— Begin DATASET EXCERPTS —

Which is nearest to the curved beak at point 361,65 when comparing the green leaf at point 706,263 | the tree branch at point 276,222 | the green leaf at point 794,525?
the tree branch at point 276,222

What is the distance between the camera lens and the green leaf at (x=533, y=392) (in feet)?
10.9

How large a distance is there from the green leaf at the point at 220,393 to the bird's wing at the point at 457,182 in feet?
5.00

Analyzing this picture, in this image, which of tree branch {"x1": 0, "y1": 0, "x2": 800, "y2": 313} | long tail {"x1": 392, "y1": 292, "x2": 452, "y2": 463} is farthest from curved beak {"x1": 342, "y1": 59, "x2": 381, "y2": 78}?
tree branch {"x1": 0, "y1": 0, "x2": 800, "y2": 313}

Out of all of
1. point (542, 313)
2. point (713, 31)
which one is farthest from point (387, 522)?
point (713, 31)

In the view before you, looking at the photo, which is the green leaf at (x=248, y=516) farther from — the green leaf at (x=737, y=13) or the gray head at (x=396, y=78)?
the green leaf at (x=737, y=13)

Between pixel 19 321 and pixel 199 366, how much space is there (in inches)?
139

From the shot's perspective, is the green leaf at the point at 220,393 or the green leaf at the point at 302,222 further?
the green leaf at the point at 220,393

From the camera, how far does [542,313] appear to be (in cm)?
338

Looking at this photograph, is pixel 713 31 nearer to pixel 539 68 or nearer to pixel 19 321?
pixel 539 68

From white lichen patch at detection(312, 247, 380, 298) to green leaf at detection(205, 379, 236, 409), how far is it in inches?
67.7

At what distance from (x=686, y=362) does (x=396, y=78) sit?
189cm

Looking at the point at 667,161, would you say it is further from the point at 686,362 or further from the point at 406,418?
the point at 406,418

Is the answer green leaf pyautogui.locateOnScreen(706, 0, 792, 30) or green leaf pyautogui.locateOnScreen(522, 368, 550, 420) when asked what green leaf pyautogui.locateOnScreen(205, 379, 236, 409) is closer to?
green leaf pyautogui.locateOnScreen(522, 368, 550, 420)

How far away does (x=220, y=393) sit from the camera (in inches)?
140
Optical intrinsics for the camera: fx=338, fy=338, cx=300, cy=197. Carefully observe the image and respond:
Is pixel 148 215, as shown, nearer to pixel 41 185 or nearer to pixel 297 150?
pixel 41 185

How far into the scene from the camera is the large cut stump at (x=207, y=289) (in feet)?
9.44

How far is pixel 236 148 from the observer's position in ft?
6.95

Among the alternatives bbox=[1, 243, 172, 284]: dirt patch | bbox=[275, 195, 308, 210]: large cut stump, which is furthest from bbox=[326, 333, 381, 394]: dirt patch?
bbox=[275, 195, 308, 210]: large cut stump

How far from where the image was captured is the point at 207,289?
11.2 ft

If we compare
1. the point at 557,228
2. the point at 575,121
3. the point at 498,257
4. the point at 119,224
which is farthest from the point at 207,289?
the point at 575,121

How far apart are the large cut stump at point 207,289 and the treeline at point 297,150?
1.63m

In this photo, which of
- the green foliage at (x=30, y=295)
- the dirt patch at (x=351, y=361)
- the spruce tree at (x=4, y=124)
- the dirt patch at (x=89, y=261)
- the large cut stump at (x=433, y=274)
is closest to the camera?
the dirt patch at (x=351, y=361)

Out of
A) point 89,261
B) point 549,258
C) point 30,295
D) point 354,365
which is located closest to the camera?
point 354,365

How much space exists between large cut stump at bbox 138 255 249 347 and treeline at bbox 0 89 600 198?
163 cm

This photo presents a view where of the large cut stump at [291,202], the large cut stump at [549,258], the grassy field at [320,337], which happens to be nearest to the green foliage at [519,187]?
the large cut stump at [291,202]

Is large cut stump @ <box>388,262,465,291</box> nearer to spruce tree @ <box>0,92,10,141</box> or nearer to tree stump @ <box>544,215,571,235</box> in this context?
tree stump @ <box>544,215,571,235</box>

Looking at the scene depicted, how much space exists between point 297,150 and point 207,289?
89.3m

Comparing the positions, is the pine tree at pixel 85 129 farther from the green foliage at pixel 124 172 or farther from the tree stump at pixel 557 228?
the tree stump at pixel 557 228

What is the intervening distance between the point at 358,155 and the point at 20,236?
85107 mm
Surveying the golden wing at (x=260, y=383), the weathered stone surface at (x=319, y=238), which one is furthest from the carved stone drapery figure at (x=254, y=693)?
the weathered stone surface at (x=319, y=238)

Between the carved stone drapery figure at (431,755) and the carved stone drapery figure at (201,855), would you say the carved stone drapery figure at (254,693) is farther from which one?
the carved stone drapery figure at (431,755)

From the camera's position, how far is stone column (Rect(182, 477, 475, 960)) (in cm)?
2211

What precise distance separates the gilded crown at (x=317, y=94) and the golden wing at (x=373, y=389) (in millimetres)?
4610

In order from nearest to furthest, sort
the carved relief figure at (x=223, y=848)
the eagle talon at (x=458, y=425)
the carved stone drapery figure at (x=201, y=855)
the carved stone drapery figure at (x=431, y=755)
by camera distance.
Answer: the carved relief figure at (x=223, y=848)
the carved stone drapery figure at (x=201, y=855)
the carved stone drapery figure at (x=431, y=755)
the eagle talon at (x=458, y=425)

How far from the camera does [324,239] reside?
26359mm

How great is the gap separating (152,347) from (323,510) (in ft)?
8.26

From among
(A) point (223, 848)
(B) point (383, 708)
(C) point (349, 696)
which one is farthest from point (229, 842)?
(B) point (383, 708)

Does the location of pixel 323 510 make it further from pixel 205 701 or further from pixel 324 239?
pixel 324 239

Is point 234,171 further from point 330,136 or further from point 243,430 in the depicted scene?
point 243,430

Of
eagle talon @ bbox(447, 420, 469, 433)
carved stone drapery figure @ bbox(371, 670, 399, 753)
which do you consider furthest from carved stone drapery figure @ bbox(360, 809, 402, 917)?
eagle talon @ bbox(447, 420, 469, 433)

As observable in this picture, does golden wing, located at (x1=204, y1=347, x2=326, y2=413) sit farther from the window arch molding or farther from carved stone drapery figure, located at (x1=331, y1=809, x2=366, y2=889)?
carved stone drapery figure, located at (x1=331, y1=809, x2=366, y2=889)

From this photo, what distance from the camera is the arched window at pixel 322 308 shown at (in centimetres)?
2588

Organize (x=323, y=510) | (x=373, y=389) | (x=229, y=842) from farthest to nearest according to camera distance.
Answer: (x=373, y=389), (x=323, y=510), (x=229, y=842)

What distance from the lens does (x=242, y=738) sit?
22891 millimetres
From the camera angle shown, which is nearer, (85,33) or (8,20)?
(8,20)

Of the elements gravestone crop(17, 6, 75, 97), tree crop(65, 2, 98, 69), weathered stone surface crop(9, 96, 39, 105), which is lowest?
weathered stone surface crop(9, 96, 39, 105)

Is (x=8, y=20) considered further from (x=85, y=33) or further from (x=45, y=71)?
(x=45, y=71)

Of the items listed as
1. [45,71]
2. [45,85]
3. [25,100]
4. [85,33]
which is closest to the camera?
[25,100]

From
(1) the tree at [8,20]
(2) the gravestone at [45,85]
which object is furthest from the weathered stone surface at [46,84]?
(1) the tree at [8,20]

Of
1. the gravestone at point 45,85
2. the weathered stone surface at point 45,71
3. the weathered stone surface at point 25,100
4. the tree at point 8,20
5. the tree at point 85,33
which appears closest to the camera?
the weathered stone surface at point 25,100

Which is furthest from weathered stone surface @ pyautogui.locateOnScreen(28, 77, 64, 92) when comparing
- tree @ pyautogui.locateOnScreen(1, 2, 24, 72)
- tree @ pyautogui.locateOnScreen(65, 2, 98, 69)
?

— End DATASET EXCERPTS —

Please return the data above exactly as given.

## RESULT
Which is nearest to the curved beak at point 361,65 when comparing the green leaf at point 706,263 | the tree branch at point 276,222 | the green leaf at point 794,525?
the tree branch at point 276,222

What is the distance between the camera lens and the green leaf at (x=533, y=392) (in feet)?
10.9

How large a distance is there from the green leaf at the point at 220,393 to the bird's wing at the point at 457,182 in feet?
5.00

Analyzing this picture, in this image, which of tree branch {"x1": 0, "y1": 0, "x2": 800, "y2": 313} | long tail {"x1": 392, "y1": 292, "x2": 452, "y2": 463} is farthest from curved beak {"x1": 342, "y1": 59, "x2": 381, "y2": 78}?
tree branch {"x1": 0, "y1": 0, "x2": 800, "y2": 313}

Out of all of
1. point (542, 313)
2. point (713, 31)
which one is farthest from point (387, 522)?
point (713, 31)

In the view before you, looking at the photo, which is the green leaf at (x=248, y=516) farther from — the green leaf at (x=737, y=13) or the gray head at (x=396, y=78)?
the green leaf at (x=737, y=13)

Between pixel 19 321 and pixel 199 366, how much space is there (in inches)?
139

From the shot's perspective, is the green leaf at the point at 220,393 or the green leaf at the point at 302,222 further?
the green leaf at the point at 220,393

From the camera, how far does [542,313] appear to be (in cm)?
338

Looking at this photograph, is pixel 713 31 nearer to pixel 539 68 or nearer to pixel 19 321?
pixel 539 68

From white lichen patch at detection(312, 247, 380, 298) to green leaf at detection(205, 379, 236, 409), how far is it in inches?
67.7

At what distance from (x=686, y=362) does (x=396, y=78) sit?
189cm

Looking at the point at 667,161, would you say it is further from the point at 686,362 or further from the point at 406,418?
the point at 406,418

Is the answer green leaf pyautogui.locateOnScreen(706, 0, 792, 30) or green leaf pyautogui.locateOnScreen(522, 368, 550, 420) when asked what green leaf pyautogui.locateOnScreen(205, 379, 236, 409) is closer to?
green leaf pyautogui.locateOnScreen(522, 368, 550, 420)

How far away does (x=220, y=393) sit from the camera (in inches)?
140
Optical intrinsics for the camera: fx=338, fy=338, cx=300, cy=197. Carefully observe the image and respond:
Is pixel 148 215, as shown, nearer to pixel 41 185 or nearer to pixel 297 150?
pixel 41 185

How far into the scene from the camera is the large cut stump at (x=207, y=289) (in feet)?
9.44

How far is pixel 236 148 from the observer's position in ft?
6.95

Among the alternatives bbox=[1, 243, 172, 284]: dirt patch | bbox=[275, 195, 308, 210]: large cut stump, which is furthest from bbox=[326, 333, 381, 394]: dirt patch?
bbox=[275, 195, 308, 210]: large cut stump

How far from where the image was captured is the point at 207,289?
11.2 ft

If we compare
1. the point at 557,228
2. the point at 575,121
3. the point at 498,257
4. the point at 119,224
which is farthest from the point at 207,289?
the point at 575,121

How far apart are the large cut stump at point 207,289 and the treeline at point 297,150?
1.63m

In this photo, which of
- the green foliage at (x=30, y=295)
- the dirt patch at (x=351, y=361)
- the spruce tree at (x=4, y=124)
- the dirt patch at (x=89, y=261)
- the large cut stump at (x=433, y=274)
is closest to the camera?
the dirt patch at (x=351, y=361)

Out of
A) point 89,261
B) point 549,258
C) point 30,295
D) point 354,365
which is located closest to the camera?
point 354,365

How much space exists between large cut stump at bbox 138 255 249 347 and treeline at bbox 0 89 600 198?
163 cm

This photo presents a view where of the large cut stump at [291,202], the large cut stump at [549,258], the grassy field at [320,337], which happens to be nearest to the green foliage at [519,187]?
the large cut stump at [291,202]

Is large cut stump @ <box>388,262,465,291</box> nearer to spruce tree @ <box>0,92,10,141</box> or nearer to tree stump @ <box>544,215,571,235</box> in this context?
tree stump @ <box>544,215,571,235</box>

Looking at the scene depicted, how much space exists between point 297,150 and point 207,289?
89.3m

Comparing the positions, is the pine tree at pixel 85 129 farther from the green foliage at pixel 124 172 or farther from the tree stump at pixel 557 228?
the tree stump at pixel 557 228

What is the intervening distance between the point at 358,155 and the point at 20,236?
85107 mm
Surveying the golden wing at (x=260, y=383), the weathered stone surface at (x=319, y=238), which one is furthest from the carved stone drapery figure at (x=254, y=693)?
the weathered stone surface at (x=319, y=238)

Between the carved stone drapery figure at (431,755) and the carved stone drapery figure at (201,855), would you say the carved stone drapery figure at (254,693) is farther from which one?
the carved stone drapery figure at (431,755)

From the camera's position, how far is stone column (Rect(182, 477, 475, 960)) (in cm)?
2211

What precise distance separates the gilded crown at (x=317, y=94) and the golden wing at (x=373, y=389) (in millimetres)?
4610

In order from nearest to furthest, sort
the carved relief figure at (x=223, y=848)
the eagle talon at (x=458, y=425)
the carved stone drapery figure at (x=201, y=855)
the carved stone drapery figure at (x=431, y=755)
by camera distance.
Answer: the carved relief figure at (x=223, y=848)
the carved stone drapery figure at (x=201, y=855)
the carved stone drapery figure at (x=431, y=755)
the eagle talon at (x=458, y=425)

How far from the camera does [324,239] reside?
26359mm

How great is the gap separating (152,347) from (323,510) (in ft)?
8.26

From among
(A) point (223, 848)
(B) point (383, 708)
(C) point (349, 696)
which one is farthest from point (229, 842)?
(B) point (383, 708)

Does the location of pixel 323 510 make it further from pixel 205 701 or further from pixel 324 239?
pixel 324 239

Is point 234,171 further from point 330,136 or further from point 243,430 in the depicted scene?
point 243,430

Of
eagle talon @ bbox(447, 420, 469, 433)
carved stone drapery figure @ bbox(371, 670, 399, 753)
which do you consider furthest from carved stone drapery figure @ bbox(360, 809, 402, 917)?
eagle talon @ bbox(447, 420, 469, 433)

As observable in this picture, does golden wing, located at (x1=204, y1=347, x2=326, y2=413) sit farther from the window arch molding or farther from carved stone drapery figure, located at (x1=331, y1=809, x2=366, y2=889)?
carved stone drapery figure, located at (x1=331, y1=809, x2=366, y2=889)

From this photo, what distance from the camera is the arched window at pixel 322 308 shown at (in centimetres)?
2588

Organize (x=323, y=510) | (x=373, y=389) | (x=229, y=842) from farthest to nearest according to camera distance.
Answer: (x=373, y=389), (x=323, y=510), (x=229, y=842)

What distance from the lens does (x=242, y=738) sit?
22891 millimetres
From the camera angle shown, which is nearer, (85,33) or (8,20)?
(8,20)

Of the elements gravestone crop(17, 6, 75, 97), tree crop(65, 2, 98, 69), weathered stone surface crop(9, 96, 39, 105), which is lowest?
weathered stone surface crop(9, 96, 39, 105)

Is (x=8, y=20) considered further from (x=85, y=33) or further from (x=45, y=71)?
(x=45, y=71)

Of the items listed as
1. [45,71]
2. [45,85]
3. [25,100]
4. [85,33]
which is closest to the camera?
[25,100]

From
(1) the tree at [8,20]
(2) the gravestone at [45,85]
which object is furthest from the weathered stone surface at [46,84]?
(1) the tree at [8,20]

Of
1. the gravestone at point 45,85
2. the weathered stone surface at point 45,71
3. the weathered stone surface at point 25,100
4. the tree at point 8,20
5. the tree at point 85,33
which appears closest to the camera?
the weathered stone surface at point 25,100

Which is furthest from weathered stone surface @ pyautogui.locateOnScreen(28, 77, 64, 92) when comparing
- tree @ pyautogui.locateOnScreen(1, 2, 24, 72)
- tree @ pyautogui.locateOnScreen(65, 2, 98, 69)
?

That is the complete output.